The Model Object

What is the model object?

The model object has two main functions:

  • It holds all the objects that represent the network (interfaces, nodes, demands, RSVPs, etc)

  • It controls the mechanics of how each object interacts with others

A network model requires these primitive objects to create a simulation and higher-level objects:

  • Interfaces

  • Nodes

  • Demands

  • RSVP LSPs (only required if network has RSVP LSPs)

From these primitives, the model can construct higher-level objects such as:

  • Circuits

  • Shared Risk Link Groups (SRLGs)

  • Paths for demands and LSPs

  • etc

The model produces a simulation of the network behavior by applying the traffic demand objects to the network topology, routing the traffic demands across the topology as a real network would. The model produces a simulation when its update_simulation() method is called.

The Model Class

The model class is Model. It supports all pyNTM features:

  • IGP routing

  • Multiple Circuits (parallel links) between layer 3 Nodes

  • RSVP LSPs with bandwidth reservation, auto-bandwidth, and manual metrics

  • RSVP LSP IGP shortcuts, whereby LSPs can carry traffic demands downstream, even if the demand does not have matching source and destination as the LSP

  • SRLG (Shared Risk Link Group) support

  • Interactive visualization via model.visualize()

The legacy class names FlexModel, PerformanceModel, and Parallel_Link_Model are available as aliases for backward compatibility.

Model files from either the old PerformanceModel format (without circuit_id column) or FlexModel format (with circuit_id column) are automatically detected and loaded correctly by load_model_file().

Quick Start

from pyNTM import Model

model = Model.load_model_file('network.csv')
model.update_simulation()

# Inspect results
model.display_interfaces_traffic()

# Visualize in the browser
model.visualize()

How do I know the simulations work correctly?

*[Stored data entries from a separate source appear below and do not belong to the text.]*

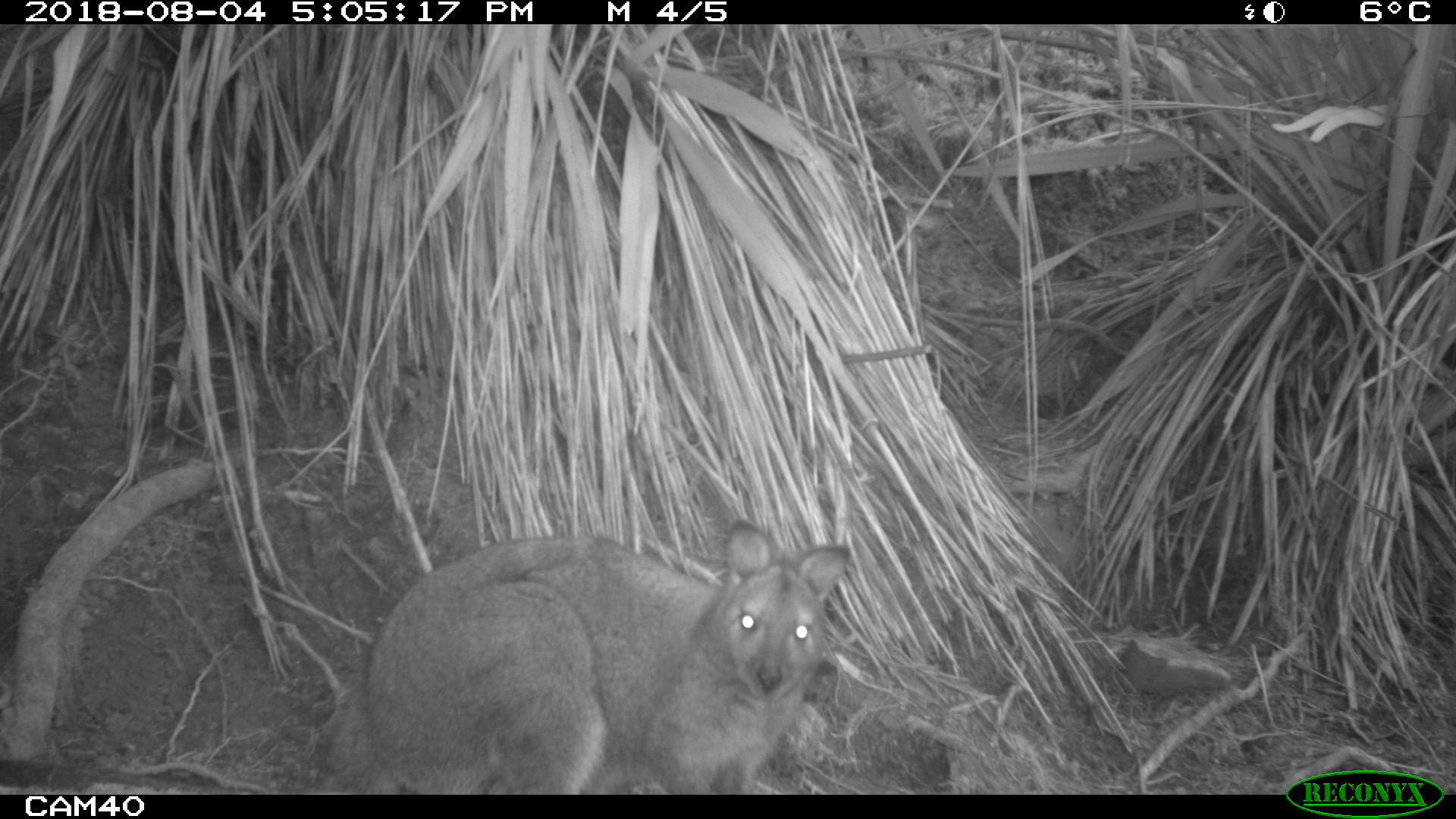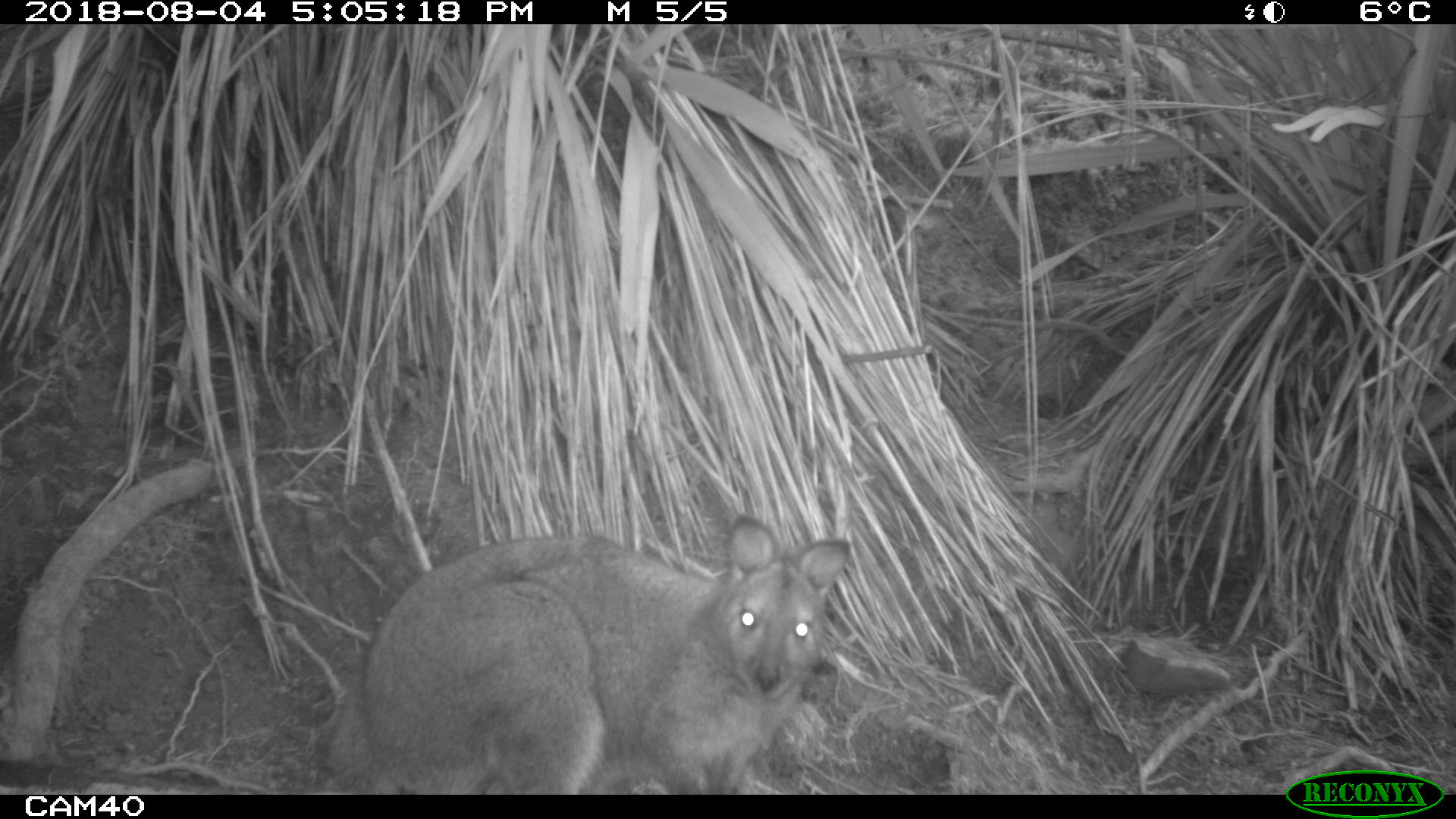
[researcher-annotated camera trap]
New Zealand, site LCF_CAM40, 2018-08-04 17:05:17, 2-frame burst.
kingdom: Animalia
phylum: Chordata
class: Mammalia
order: Diprotodontia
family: Macropodidae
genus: Notamacropus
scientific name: Notamacropus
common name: wallaby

There are many safeguards in place to ensure the simulation’s mechanics are correct:

  • Multiple functional tests in the CI/CD pipeline check for the expected mechanics and results for each routing method (ECMP, single path, RSVP, RSVP resignaling, etc) and other features in various topology scenarios:

    • If any of these tests fail, the build will fail and the bad code will not make it into production

      • This helps ensure that functionality works as expected and that new features and fixes don’t break prior functionality

    • There are over 270 unit and functional tests in the pyNTM CI/CD pipeline

    • There are dozens of topology-specific functional tests in the pyNTM CI/CD pipeline that ensure the simulation works properly for different topologies, and more are added for each new feature

  • The model object has internal checks that happen automatically during the update_simulation() execution:

    • Flagging interfaces that are not part of a circuit

    • Flagging if an interface’s RSVP reserved bandwidth is greater than the interface’s capacity

    • Verifying that each interface’s RSVP reserved bandwidth matches the sum of the reserved bandwidth for the LSPs egressing the interface

    • Checks that the interface names on each node are unique

    • Validates that the capacities of each of the component interfaces in a circuit match

    • Validates that each node in an SRLG has the SRLG in the node’s srlgs set

    • No duplicate node names are present in the topology

Note that there are more checks involving RSVP than IGP/ECMP routing because there are more mechanics involved when RSVP is running, whereas the straight IGP/ECMP routing is much simpler.

If any of these checks fails, update_simulation() will throw an error with debug info.